Transistors Will Stop Shrinking in 2021, Moore's Law Roadmap Predicts (ieee.org)
Moore's Law, an empirical observation of the number of components that could be built on an integrated circuit and their corresponding cost, has largely held strong for more than 50 years, but its days are really numbered now. The prediction of the 2015 International Technology Roadmap for Semiconductors, which was only officially made available this month, says that transistor could stop shrinking in just five years. From an article on IEEE: After 2021, the report forecasts, it will no longer be economically desirable for companies to continue to shrink the dimensions of transistors in microprocessors. Instead, chip manufacturers will turn to other means of boosting density, namely turning the transistor from a horizontal to a vertical geometry and building multiple layers of circuitry, one on top of another. These roadmapping shifts may seem like trivial administrative changes. But "this is a major disruption, or earthquake, in the industry," says analyst Dan Hutcheson, of the firm VLSI Research. U.S. semiconductor companies had reason to cooperate and identify common needs in the early 1990s, at the outset of the roadmapping effort that eventually led to the ITRS's creation in 1998. Suppliers had a hard time identifying what the semiconductor companies needed, he says, and it made sense for chip companies to collectively set priorities to make the most of limited R&D funding.It still might not be the end of Moore's remarkable observation, though. The report adds that processors could still continue to fulfill Moore's Law with increased vertical density. The original report published by ITRS is here.
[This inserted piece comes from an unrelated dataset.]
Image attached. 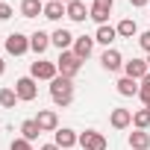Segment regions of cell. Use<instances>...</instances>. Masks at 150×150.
I'll use <instances>...</instances> for the list:
<instances>
[{"mask_svg": "<svg viewBox=\"0 0 150 150\" xmlns=\"http://www.w3.org/2000/svg\"><path fill=\"white\" fill-rule=\"evenodd\" d=\"M50 100L56 103V106H71L74 103V80H68V77H62V74H59V77L50 83Z\"/></svg>", "mask_w": 150, "mask_h": 150, "instance_id": "1", "label": "cell"}, {"mask_svg": "<svg viewBox=\"0 0 150 150\" xmlns=\"http://www.w3.org/2000/svg\"><path fill=\"white\" fill-rule=\"evenodd\" d=\"M35 124H38L41 132H56V129H59V115H56L53 109H38Z\"/></svg>", "mask_w": 150, "mask_h": 150, "instance_id": "9", "label": "cell"}, {"mask_svg": "<svg viewBox=\"0 0 150 150\" xmlns=\"http://www.w3.org/2000/svg\"><path fill=\"white\" fill-rule=\"evenodd\" d=\"M138 44H141V50H147V53H150V30L138 35Z\"/></svg>", "mask_w": 150, "mask_h": 150, "instance_id": "28", "label": "cell"}, {"mask_svg": "<svg viewBox=\"0 0 150 150\" xmlns=\"http://www.w3.org/2000/svg\"><path fill=\"white\" fill-rule=\"evenodd\" d=\"M150 74V68H147V59H129V62H124V77H129V80H144Z\"/></svg>", "mask_w": 150, "mask_h": 150, "instance_id": "8", "label": "cell"}, {"mask_svg": "<svg viewBox=\"0 0 150 150\" xmlns=\"http://www.w3.org/2000/svg\"><path fill=\"white\" fill-rule=\"evenodd\" d=\"M100 65H103V71H121L124 68V56L115 47H106L103 56H100Z\"/></svg>", "mask_w": 150, "mask_h": 150, "instance_id": "11", "label": "cell"}, {"mask_svg": "<svg viewBox=\"0 0 150 150\" xmlns=\"http://www.w3.org/2000/svg\"><path fill=\"white\" fill-rule=\"evenodd\" d=\"M80 147H83V150H106L109 141H106L103 132H97V129H86V132H80Z\"/></svg>", "mask_w": 150, "mask_h": 150, "instance_id": "5", "label": "cell"}, {"mask_svg": "<svg viewBox=\"0 0 150 150\" xmlns=\"http://www.w3.org/2000/svg\"><path fill=\"white\" fill-rule=\"evenodd\" d=\"M118 94H124V97H138V80L121 77V80H118Z\"/></svg>", "mask_w": 150, "mask_h": 150, "instance_id": "20", "label": "cell"}, {"mask_svg": "<svg viewBox=\"0 0 150 150\" xmlns=\"http://www.w3.org/2000/svg\"><path fill=\"white\" fill-rule=\"evenodd\" d=\"M65 15V3H59V0H47L44 3V18L47 21H59Z\"/></svg>", "mask_w": 150, "mask_h": 150, "instance_id": "21", "label": "cell"}, {"mask_svg": "<svg viewBox=\"0 0 150 150\" xmlns=\"http://www.w3.org/2000/svg\"><path fill=\"white\" fill-rule=\"evenodd\" d=\"M147 18H150V15H147Z\"/></svg>", "mask_w": 150, "mask_h": 150, "instance_id": "36", "label": "cell"}, {"mask_svg": "<svg viewBox=\"0 0 150 150\" xmlns=\"http://www.w3.org/2000/svg\"><path fill=\"white\" fill-rule=\"evenodd\" d=\"M115 30H118V38H132V35L138 33V24H135L132 18H124V21H121Z\"/></svg>", "mask_w": 150, "mask_h": 150, "instance_id": "22", "label": "cell"}, {"mask_svg": "<svg viewBox=\"0 0 150 150\" xmlns=\"http://www.w3.org/2000/svg\"><path fill=\"white\" fill-rule=\"evenodd\" d=\"M109 124H112V129H127V127H132V112L124 109V106H118V109H112Z\"/></svg>", "mask_w": 150, "mask_h": 150, "instance_id": "12", "label": "cell"}, {"mask_svg": "<svg viewBox=\"0 0 150 150\" xmlns=\"http://www.w3.org/2000/svg\"><path fill=\"white\" fill-rule=\"evenodd\" d=\"M144 109H150V103H147V106H144Z\"/></svg>", "mask_w": 150, "mask_h": 150, "instance_id": "34", "label": "cell"}, {"mask_svg": "<svg viewBox=\"0 0 150 150\" xmlns=\"http://www.w3.org/2000/svg\"><path fill=\"white\" fill-rule=\"evenodd\" d=\"M147 3H150V0H129V6H135V9H144Z\"/></svg>", "mask_w": 150, "mask_h": 150, "instance_id": "30", "label": "cell"}, {"mask_svg": "<svg viewBox=\"0 0 150 150\" xmlns=\"http://www.w3.org/2000/svg\"><path fill=\"white\" fill-rule=\"evenodd\" d=\"M9 150H33V141H27V138H12Z\"/></svg>", "mask_w": 150, "mask_h": 150, "instance_id": "27", "label": "cell"}, {"mask_svg": "<svg viewBox=\"0 0 150 150\" xmlns=\"http://www.w3.org/2000/svg\"><path fill=\"white\" fill-rule=\"evenodd\" d=\"M71 50L86 62V59L91 56V50H94V38H91V35H77V41H74V47H71Z\"/></svg>", "mask_w": 150, "mask_h": 150, "instance_id": "14", "label": "cell"}, {"mask_svg": "<svg viewBox=\"0 0 150 150\" xmlns=\"http://www.w3.org/2000/svg\"><path fill=\"white\" fill-rule=\"evenodd\" d=\"M88 6L83 3V0H71V3L65 6V18H71V21H77V24H83L86 18H88Z\"/></svg>", "mask_w": 150, "mask_h": 150, "instance_id": "10", "label": "cell"}, {"mask_svg": "<svg viewBox=\"0 0 150 150\" xmlns=\"http://www.w3.org/2000/svg\"><path fill=\"white\" fill-rule=\"evenodd\" d=\"M132 127H135V129H147V127H150V109L132 112Z\"/></svg>", "mask_w": 150, "mask_h": 150, "instance_id": "24", "label": "cell"}, {"mask_svg": "<svg viewBox=\"0 0 150 150\" xmlns=\"http://www.w3.org/2000/svg\"><path fill=\"white\" fill-rule=\"evenodd\" d=\"M38 135H41V129H38L35 118H30V121H24V124H21V138H27V141H35Z\"/></svg>", "mask_w": 150, "mask_h": 150, "instance_id": "23", "label": "cell"}, {"mask_svg": "<svg viewBox=\"0 0 150 150\" xmlns=\"http://www.w3.org/2000/svg\"><path fill=\"white\" fill-rule=\"evenodd\" d=\"M30 77L38 83V80H47V83H53L56 77H59V68H56V62H47V59H38V62H33L30 65Z\"/></svg>", "mask_w": 150, "mask_h": 150, "instance_id": "3", "label": "cell"}, {"mask_svg": "<svg viewBox=\"0 0 150 150\" xmlns=\"http://www.w3.org/2000/svg\"><path fill=\"white\" fill-rule=\"evenodd\" d=\"M53 144H59L62 150H71V147H77V144H80V135L74 132V129H68V127H62V129H56Z\"/></svg>", "mask_w": 150, "mask_h": 150, "instance_id": "13", "label": "cell"}, {"mask_svg": "<svg viewBox=\"0 0 150 150\" xmlns=\"http://www.w3.org/2000/svg\"><path fill=\"white\" fill-rule=\"evenodd\" d=\"M138 97H141V103H144V106L150 103V74L138 83Z\"/></svg>", "mask_w": 150, "mask_h": 150, "instance_id": "26", "label": "cell"}, {"mask_svg": "<svg viewBox=\"0 0 150 150\" xmlns=\"http://www.w3.org/2000/svg\"><path fill=\"white\" fill-rule=\"evenodd\" d=\"M3 71H6V62H3V59H0V77H3Z\"/></svg>", "mask_w": 150, "mask_h": 150, "instance_id": "32", "label": "cell"}, {"mask_svg": "<svg viewBox=\"0 0 150 150\" xmlns=\"http://www.w3.org/2000/svg\"><path fill=\"white\" fill-rule=\"evenodd\" d=\"M115 38H118V30H115L112 24H103V27H97V33H94V41H100V44H106V47H109Z\"/></svg>", "mask_w": 150, "mask_h": 150, "instance_id": "19", "label": "cell"}, {"mask_svg": "<svg viewBox=\"0 0 150 150\" xmlns=\"http://www.w3.org/2000/svg\"><path fill=\"white\" fill-rule=\"evenodd\" d=\"M12 18V6L9 3H0V21H9Z\"/></svg>", "mask_w": 150, "mask_h": 150, "instance_id": "29", "label": "cell"}, {"mask_svg": "<svg viewBox=\"0 0 150 150\" xmlns=\"http://www.w3.org/2000/svg\"><path fill=\"white\" fill-rule=\"evenodd\" d=\"M147 147H150V132L147 129L129 132V150H147Z\"/></svg>", "mask_w": 150, "mask_h": 150, "instance_id": "18", "label": "cell"}, {"mask_svg": "<svg viewBox=\"0 0 150 150\" xmlns=\"http://www.w3.org/2000/svg\"><path fill=\"white\" fill-rule=\"evenodd\" d=\"M56 68H59V74H62V77L74 80V77H77V74L83 71V59L74 53V50H62V53H59V59H56Z\"/></svg>", "mask_w": 150, "mask_h": 150, "instance_id": "2", "label": "cell"}, {"mask_svg": "<svg viewBox=\"0 0 150 150\" xmlns=\"http://www.w3.org/2000/svg\"><path fill=\"white\" fill-rule=\"evenodd\" d=\"M59 3H65V6H68V3H71V0H59Z\"/></svg>", "mask_w": 150, "mask_h": 150, "instance_id": "33", "label": "cell"}, {"mask_svg": "<svg viewBox=\"0 0 150 150\" xmlns=\"http://www.w3.org/2000/svg\"><path fill=\"white\" fill-rule=\"evenodd\" d=\"M15 94H18V100H24V103L35 100V97H38V86H35V80H33V77H21V80L15 83Z\"/></svg>", "mask_w": 150, "mask_h": 150, "instance_id": "7", "label": "cell"}, {"mask_svg": "<svg viewBox=\"0 0 150 150\" xmlns=\"http://www.w3.org/2000/svg\"><path fill=\"white\" fill-rule=\"evenodd\" d=\"M3 47H6L9 56H24V53L30 50V35H24V33H9L6 41H3Z\"/></svg>", "mask_w": 150, "mask_h": 150, "instance_id": "4", "label": "cell"}, {"mask_svg": "<svg viewBox=\"0 0 150 150\" xmlns=\"http://www.w3.org/2000/svg\"><path fill=\"white\" fill-rule=\"evenodd\" d=\"M44 3H47V0H44Z\"/></svg>", "mask_w": 150, "mask_h": 150, "instance_id": "35", "label": "cell"}, {"mask_svg": "<svg viewBox=\"0 0 150 150\" xmlns=\"http://www.w3.org/2000/svg\"><path fill=\"white\" fill-rule=\"evenodd\" d=\"M50 44H53V41H50V35H47V33H41V30L30 35V50H33L35 56H41V53H44Z\"/></svg>", "mask_w": 150, "mask_h": 150, "instance_id": "15", "label": "cell"}, {"mask_svg": "<svg viewBox=\"0 0 150 150\" xmlns=\"http://www.w3.org/2000/svg\"><path fill=\"white\" fill-rule=\"evenodd\" d=\"M112 6H115V0H94V3L88 6L91 12H88V18L97 24V27H103L106 21H109V12H112Z\"/></svg>", "mask_w": 150, "mask_h": 150, "instance_id": "6", "label": "cell"}, {"mask_svg": "<svg viewBox=\"0 0 150 150\" xmlns=\"http://www.w3.org/2000/svg\"><path fill=\"white\" fill-rule=\"evenodd\" d=\"M38 150H62V147H59V144H41Z\"/></svg>", "mask_w": 150, "mask_h": 150, "instance_id": "31", "label": "cell"}, {"mask_svg": "<svg viewBox=\"0 0 150 150\" xmlns=\"http://www.w3.org/2000/svg\"><path fill=\"white\" fill-rule=\"evenodd\" d=\"M15 103H18L15 88H0V106L3 109H15Z\"/></svg>", "mask_w": 150, "mask_h": 150, "instance_id": "25", "label": "cell"}, {"mask_svg": "<svg viewBox=\"0 0 150 150\" xmlns=\"http://www.w3.org/2000/svg\"><path fill=\"white\" fill-rule=\"evenodd\" d=\"M21 15H24V18H38V15H44V0H21Z\"/></svg>", "mask_w": 150, "mask_h": 150, "instance_id": "17", "label": "cell"}, {"mask_svg": "<svg viewBox=\"0 0 150 150\" xmlns=\"http://www.w3.org/2000/svg\"><path fill=\"white\" fill-rule=\"evenodd\" d=\"M50 41H53V44L59 47V53H62V50H71V47H74V41H77V35H71L68 30H56V33L50 35Z\"/></svg>", "mask_w": 150, "mask_h": 150, "instance_id": "16", "label": "cell"}]
</instances>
Moore's law has nothing to do with the number of transistors on a chip. It's about the complexity of minimum component cost, which means you can get more of the cheapest thing on the device. If the transistors are the cheapest thing on the chip, and if they aren't getting cheaper, and if they can't build bigger chips that contain the cheapest transistors, then Moore's law is dead.
In actual reality, most of Moore's law has stopped 6-8 years ago. Just compare a midrange CPU from back then with one from today in actual performance. Not so much of a difference.
Most ACs are not even worth the keystrokes to insult them. Be generically insulted by this and ignored otherwise.
Google it, you'll get that it has to do with number of transistors, not complexity.
"The observation made in 1965 by Gordon Moore, co-founder of Intel, that the number of transistors per square inch on integrated circuits had doubled every year since the integrated circuit was invented. Moore predicted that this trend would continue for the foreseeable future."
Well, actually, it's not about maximum number of components of a single chip, it's about complexity for minimum component costs (that's verbatim from Moore's article - which, by a strange coincidence, I happen to have re-read just a few hours ago!).